Start of DATA SHOWN

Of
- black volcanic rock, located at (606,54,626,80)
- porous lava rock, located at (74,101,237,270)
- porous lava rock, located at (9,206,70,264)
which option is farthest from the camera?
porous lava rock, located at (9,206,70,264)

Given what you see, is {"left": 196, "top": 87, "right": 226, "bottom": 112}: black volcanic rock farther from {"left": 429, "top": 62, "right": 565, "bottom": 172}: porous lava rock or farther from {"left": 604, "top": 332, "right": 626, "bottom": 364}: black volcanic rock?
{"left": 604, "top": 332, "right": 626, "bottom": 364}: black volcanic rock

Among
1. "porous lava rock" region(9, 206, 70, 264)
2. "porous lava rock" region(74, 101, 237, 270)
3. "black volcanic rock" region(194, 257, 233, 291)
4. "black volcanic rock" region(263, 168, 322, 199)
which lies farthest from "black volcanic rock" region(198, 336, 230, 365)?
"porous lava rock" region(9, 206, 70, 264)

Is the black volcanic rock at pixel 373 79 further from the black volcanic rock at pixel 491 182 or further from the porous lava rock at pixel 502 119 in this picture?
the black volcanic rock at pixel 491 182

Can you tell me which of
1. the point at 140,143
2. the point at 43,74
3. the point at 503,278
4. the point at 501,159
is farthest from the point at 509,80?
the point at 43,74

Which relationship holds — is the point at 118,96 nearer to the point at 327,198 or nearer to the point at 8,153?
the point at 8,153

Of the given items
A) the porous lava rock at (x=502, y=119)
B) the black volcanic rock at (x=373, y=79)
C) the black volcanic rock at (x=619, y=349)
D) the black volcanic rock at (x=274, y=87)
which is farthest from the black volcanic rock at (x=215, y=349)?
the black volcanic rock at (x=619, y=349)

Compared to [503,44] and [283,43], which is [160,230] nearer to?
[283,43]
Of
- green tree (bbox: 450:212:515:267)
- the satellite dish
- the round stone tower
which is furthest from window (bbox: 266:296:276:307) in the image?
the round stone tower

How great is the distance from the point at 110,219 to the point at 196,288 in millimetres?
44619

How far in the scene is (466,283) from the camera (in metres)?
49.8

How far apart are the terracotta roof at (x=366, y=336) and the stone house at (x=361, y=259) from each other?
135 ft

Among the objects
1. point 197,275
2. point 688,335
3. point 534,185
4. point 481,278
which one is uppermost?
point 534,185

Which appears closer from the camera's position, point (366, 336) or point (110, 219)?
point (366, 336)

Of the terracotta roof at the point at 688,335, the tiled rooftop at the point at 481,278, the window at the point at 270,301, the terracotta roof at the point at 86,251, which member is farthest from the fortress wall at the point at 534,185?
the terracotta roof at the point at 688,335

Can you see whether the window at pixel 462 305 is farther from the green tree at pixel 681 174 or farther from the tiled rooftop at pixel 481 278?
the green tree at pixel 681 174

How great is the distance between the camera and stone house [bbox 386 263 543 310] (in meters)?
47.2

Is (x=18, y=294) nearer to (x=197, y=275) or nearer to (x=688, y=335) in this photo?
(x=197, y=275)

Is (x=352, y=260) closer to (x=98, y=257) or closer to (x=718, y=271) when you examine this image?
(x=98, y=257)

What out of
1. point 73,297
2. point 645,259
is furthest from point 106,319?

End of DATA SHOWN

TASK TO COMPLETE
Please output the lines of the data above as a JSON list of strings, one string per line and blank lines left out, starting at the line that contains "What out of" and ending at the end of the data, both ends included.

EXERCISE RESULT
[
  "What out of",
  "1. point 73,297",
  "2. point 645,259",
  "is furthest from point 106,319?"
]